* [Extrait de page]:
►
Les funérailles dans les villages Hausa

Selon le dictionnaire Larousse, les funérailles sont l’ensemble des cérémonies qui accompagnent un enterrement. Chez les Hausa, elles sont communément appelés « jana’izah ». Bien que son organisation dépende de ce qui a été recommandé par la religion islamique, il n’est pas exclu de rencontrer des dissimilitudes d’une région à une autre, d’un village à un autre, d’une ethnie à une autre. Voici à quoi ressemblent les funérailles dans les villages nigériens.

L’annonce du décès

Les Hausa en général, et particulièrement ceux du Niger, sont une ethnie fortement islamisée. Ainsi, ils pratiquent leur enterrement conformément à ce qui a été prescrit par la loi islamique.

Lorsqu’une personne décède, qu’elle soit homme ou femme, on la couche sur son côté droit, allongée sur la position nord-sud, sa tête vers le sud et le visage tourné vers l’Est, en direction de la Ka’abah (Maison sacrée de Dieu). Cette position est appelée kwancin Gawa. Ce sont parfois les cris et les pleurs des femmes et des petits enfants qui annoncent le décès dans les ménages. Subséquemment, dès qu’on entend ces pleurs, surtout s’il y a un malade dans la famille, on déduit que ce dernier a rendu l’âme. Lorsqu’il s’agit d’une mort subite, ces cris de détresse suscitent des interrogations et les sages du village convergent vers le lieu pour se renseigner. Aussitôt le décès confirmé, les préparatifs des funérailles commencent. Car, selon la religion musulmane, il est interdit de garder la dépouille mortelle pendant une longue période. On doit l’amener dans sa « dernière demeure » au plus vite. Surtout dans les zones rurales, où il n’existe pas de morgues comme dans les centres urbains. Qu’il soit une mort définitive ou un simple chauma, les villageois n’attendent pas. Ainsi, d’aucun pensent que certaines personnes sont enterrées vivantes au village.
◄
* [Données affichées]:
►
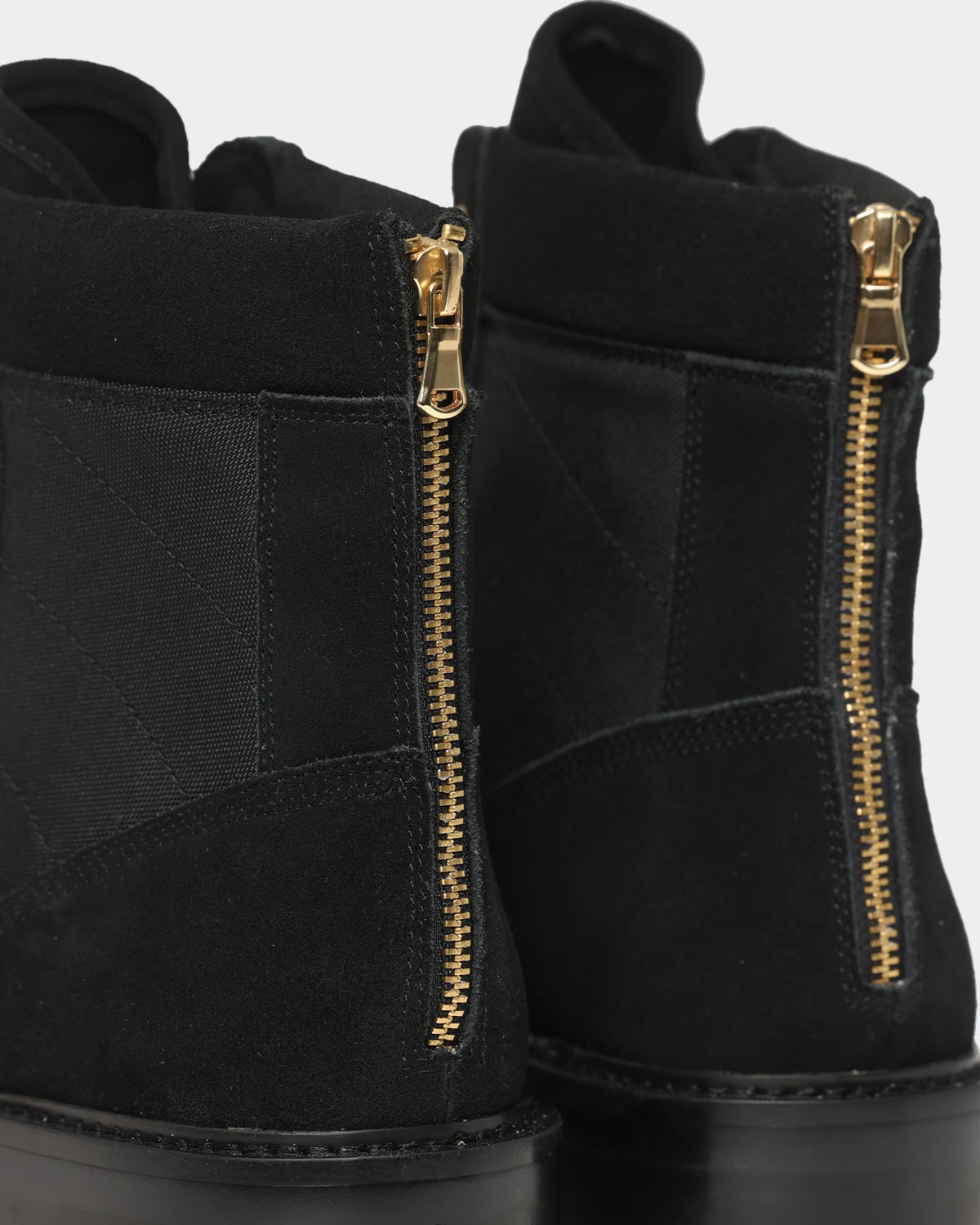 Saint Morta Legion Boot Black/Gold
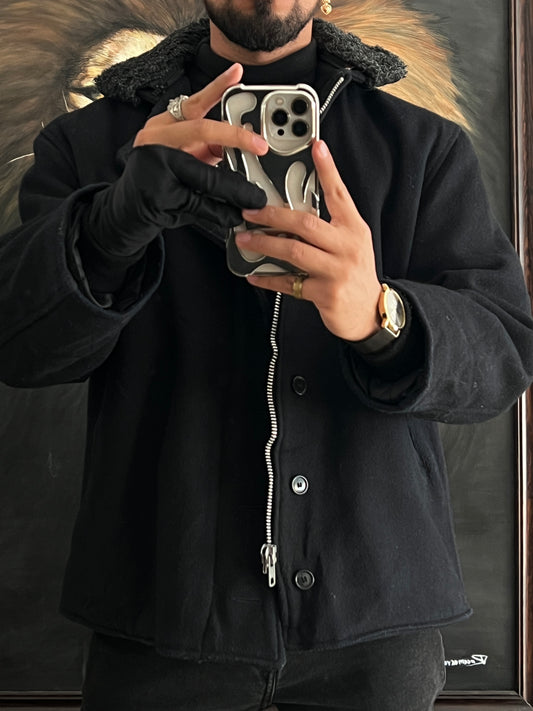 Abrigazo de lana (M)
◄
* [Consigne de travail 1]: Reproduisez fidèlement le passage de l'extrait situé entre « Selon le dictionnaire » et « les villages nigériens. », ces deux bornes comprises.
* [Consigne de travail 2]: D'après l'extrait, quel nom donne-t-on à la position dans laquelle on couche la personne décédée ?
* [Consigne de travail 3]: Veuillez énumérer tous les cadres entre lesquels, selon l'extrait, l'organisation des funérailles peut présenter des différences.
Les données constituent un support à part, distinct de l'extrait.

* [Réponse écrite 1]:
Selon le dictionnaire Larousse, les funérailles sont l’ensemble des cérémonies qui accompagnent un enterrement. Chez les Hausa, elles sont communément appelés « jana’izah ». Bien que son organisation dépende de ce qui a été recommandé par la religion islamique, il n’est pas exclu de rencontrer des dissimilitudes d’une région à une autre, d’un village à un autre, d’une ethnie à une autre. Voici à quoi ressemblent les funérailles dans les villages nigériens.

* [Réponse écrite 2]: Cette position est appelée kwancin Gawa.

* [Réponse écrite 3]:
- d'une région à une autre
- d'un village à un autre
- d'une ethnie à une autre